Having reached the conclusion that the statute upon which appellee relies is void, for the reasons heretofore stated, it is unnecessary to decide the other interesting questions presented and ably argued by learned counsel in the case.
The judgment of the lower court is reversed, and the cause remanded, with directions to discharge the writ, and it is so ordered.
WATSON and SIMMS, JJ., concur.
PARKER and CATRON, JJ., did not participate.
Addendum
Counsel are mistaken in assuming that we overlooked the possibility that the broad constitutional provision might require interpretation, to avoid hampering necessary and legitimate transactions, and still to prevent the evils the Constitution makers aimed at. But we did not and do not think that the present case calls for such interpretation. It does not remotely resemble any of the cases suggested by way of illustration. We are not dealing with moneys paid in to a state agency "on deposit, in escrow, or in evidence of good faith * * *" not yet "earned so as to become the absolute property of the state," situations contemplated in the Public Moneys Act, 1929 Comp., § 112 — 102. The commissioner has determined that these moneys are the "absolute property of the state"; not that they "should be returned, repaid or refunded." 1929 Comp. § 112 — 122. Nor are we dealing with special funds accumulated in the treasury for specific purposes.

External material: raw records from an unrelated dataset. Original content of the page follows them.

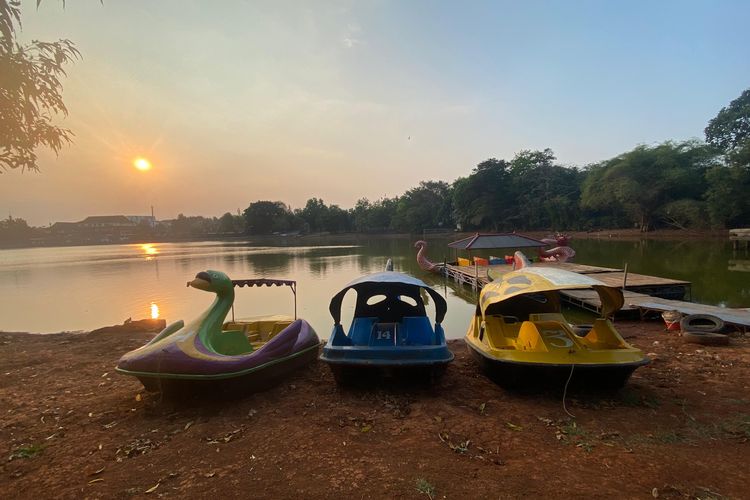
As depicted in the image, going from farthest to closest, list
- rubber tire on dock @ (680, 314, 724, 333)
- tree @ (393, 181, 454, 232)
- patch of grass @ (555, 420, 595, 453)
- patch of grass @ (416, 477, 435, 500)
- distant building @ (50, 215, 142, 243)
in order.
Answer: distant building @ (50, 215, 142, 243) < tree @ (393, 181, 454, 232) < rubber tire on dock @ (680, 314, 724, 333) < patch of grass @ (555, 420, 595, 453) < patch of grass @ (416, 477, 435, 500)

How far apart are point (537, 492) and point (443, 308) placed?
327 cm

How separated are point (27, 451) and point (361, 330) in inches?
163

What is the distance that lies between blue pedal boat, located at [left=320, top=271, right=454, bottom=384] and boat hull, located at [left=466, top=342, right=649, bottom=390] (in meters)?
0.70

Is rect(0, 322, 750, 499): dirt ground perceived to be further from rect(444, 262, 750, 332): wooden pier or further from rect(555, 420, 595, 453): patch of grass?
rect(444, 262, 750, 332): wooden pier

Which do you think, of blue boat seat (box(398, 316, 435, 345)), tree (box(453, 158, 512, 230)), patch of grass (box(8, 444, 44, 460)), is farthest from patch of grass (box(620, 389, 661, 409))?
tree (box(453, 158, 512, 230))

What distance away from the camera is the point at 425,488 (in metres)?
3.07

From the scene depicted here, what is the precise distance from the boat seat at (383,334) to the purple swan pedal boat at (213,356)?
40.6 inches

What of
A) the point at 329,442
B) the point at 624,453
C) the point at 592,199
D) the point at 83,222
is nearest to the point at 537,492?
the point at 624,453

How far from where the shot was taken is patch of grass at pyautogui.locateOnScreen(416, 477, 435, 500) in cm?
300

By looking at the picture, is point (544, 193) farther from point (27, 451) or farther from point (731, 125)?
point (27, 451)

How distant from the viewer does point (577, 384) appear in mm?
4992

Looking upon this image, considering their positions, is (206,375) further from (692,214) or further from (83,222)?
(83,222)

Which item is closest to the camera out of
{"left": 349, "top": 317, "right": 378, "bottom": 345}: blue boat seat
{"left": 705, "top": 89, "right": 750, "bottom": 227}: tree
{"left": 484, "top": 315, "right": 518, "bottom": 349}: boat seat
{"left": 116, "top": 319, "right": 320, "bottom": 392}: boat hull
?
{"left": 116, "top": 319, "right": 320, "bottom": 392}: boat hull

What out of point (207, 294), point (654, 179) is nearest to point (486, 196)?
point (654, 179)
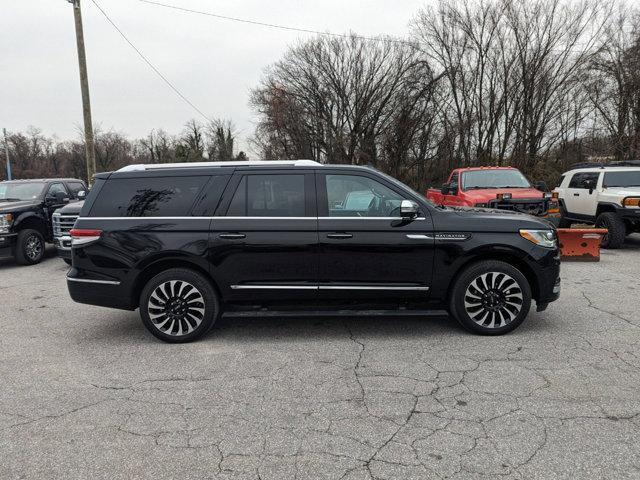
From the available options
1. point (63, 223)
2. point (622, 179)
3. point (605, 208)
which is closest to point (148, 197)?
point (63, 223)

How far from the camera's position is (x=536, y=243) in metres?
4.77

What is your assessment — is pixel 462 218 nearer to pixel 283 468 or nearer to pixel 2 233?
pixel 283 468

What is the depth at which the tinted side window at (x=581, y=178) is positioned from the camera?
11.4m

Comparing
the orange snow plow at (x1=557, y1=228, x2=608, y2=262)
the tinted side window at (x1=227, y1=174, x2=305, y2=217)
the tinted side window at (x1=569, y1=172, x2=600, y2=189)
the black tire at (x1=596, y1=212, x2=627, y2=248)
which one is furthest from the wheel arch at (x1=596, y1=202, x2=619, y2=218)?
the tinted side window at (x1=227, y1=174, x2=305, y2=217)

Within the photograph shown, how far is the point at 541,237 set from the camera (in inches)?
188

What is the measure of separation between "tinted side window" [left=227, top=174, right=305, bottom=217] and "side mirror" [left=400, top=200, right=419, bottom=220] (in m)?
1.00

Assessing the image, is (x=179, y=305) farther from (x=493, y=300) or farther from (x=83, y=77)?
(x=83, y=77)

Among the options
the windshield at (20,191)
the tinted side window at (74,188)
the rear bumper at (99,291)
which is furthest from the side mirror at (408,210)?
the tinted side window at (74,188)

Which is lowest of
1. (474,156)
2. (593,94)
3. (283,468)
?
(283,468)

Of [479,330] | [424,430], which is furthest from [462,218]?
[424,430]

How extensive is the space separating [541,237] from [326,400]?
285cm

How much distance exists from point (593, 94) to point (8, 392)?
26.5m

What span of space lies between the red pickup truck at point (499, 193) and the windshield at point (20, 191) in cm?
986

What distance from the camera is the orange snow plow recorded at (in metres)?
9.10
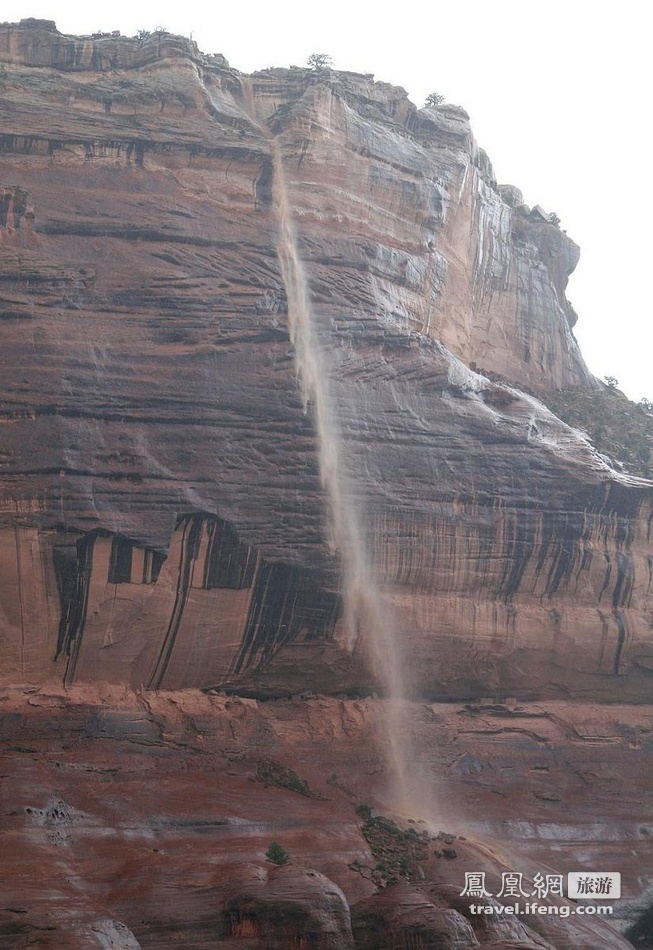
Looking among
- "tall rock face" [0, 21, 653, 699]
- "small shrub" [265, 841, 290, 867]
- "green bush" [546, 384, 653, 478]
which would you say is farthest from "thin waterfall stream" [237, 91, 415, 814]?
"green bush" [546, 384, 653, 478]

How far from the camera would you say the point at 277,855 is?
28016mm

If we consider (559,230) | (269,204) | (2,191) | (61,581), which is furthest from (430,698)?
(559,230)

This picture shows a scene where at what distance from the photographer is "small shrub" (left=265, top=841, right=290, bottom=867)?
91.7ft

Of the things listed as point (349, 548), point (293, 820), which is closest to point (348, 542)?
point (349, 548)

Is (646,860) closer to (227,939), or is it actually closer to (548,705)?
(548,705)

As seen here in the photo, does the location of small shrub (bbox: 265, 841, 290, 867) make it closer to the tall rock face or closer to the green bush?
the tall rock face

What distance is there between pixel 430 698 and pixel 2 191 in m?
A: 17.6

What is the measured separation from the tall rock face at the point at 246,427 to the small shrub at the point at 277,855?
18.6ft

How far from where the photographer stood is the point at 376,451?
1377 inches

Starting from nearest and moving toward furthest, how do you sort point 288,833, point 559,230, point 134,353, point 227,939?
point 227,939, point 288,833, point 134,353, point 559,230

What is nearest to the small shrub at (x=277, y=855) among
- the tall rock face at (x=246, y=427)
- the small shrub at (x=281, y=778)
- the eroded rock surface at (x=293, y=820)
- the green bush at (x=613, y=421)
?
the eroded rock surface at (x=293, y=820)

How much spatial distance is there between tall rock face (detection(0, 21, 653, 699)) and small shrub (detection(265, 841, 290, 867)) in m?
5.67

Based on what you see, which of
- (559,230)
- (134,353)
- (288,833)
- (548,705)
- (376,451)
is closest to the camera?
(288,833)

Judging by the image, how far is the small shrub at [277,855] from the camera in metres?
27.9
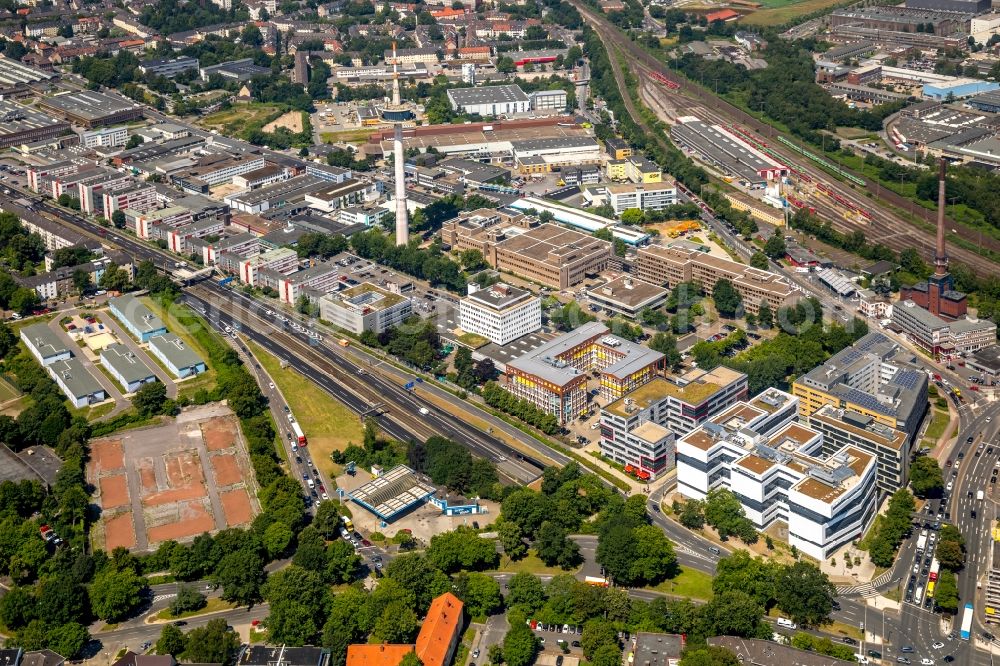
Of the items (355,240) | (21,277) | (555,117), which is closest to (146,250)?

The constitutionality of the Public Moneys Act and of the various other statutes is not before us. We are concerned with 1929 Comp. § 132 — 110, upon which appellee relies. In so far as that statute assumes to authorize repayments of moneys covered into the treasury and funded, as the property of the state, on the mere say-so of an administrative officer, we hold it unconstitutional.
We need not here deny that in many instances the proper test may be whether the moneys sought to be paid out are the property of the state. But where the proper administrative officer has received the money as the property of the state and has covered it into the treasury as such, it is thenceforth conclusively state property. Only the Legislature may determine that it was erroneously exacted and may be returned. To hold otherwise would be to inaugurate a system of continuous review by administrative officials of their own and their predecessors' acts. It would not only lead to great confusion in the administration of *252 the state's business, but it would open the door to fraud and to the irresponsible and irregular dissipation of the state's funds — evils the Constitution makers obviously intended to prevent.
The motion for rehearing is denied.
SIMMS and WATSON, JJ., concur.
PARKER and CATRON, JJ., did not participate.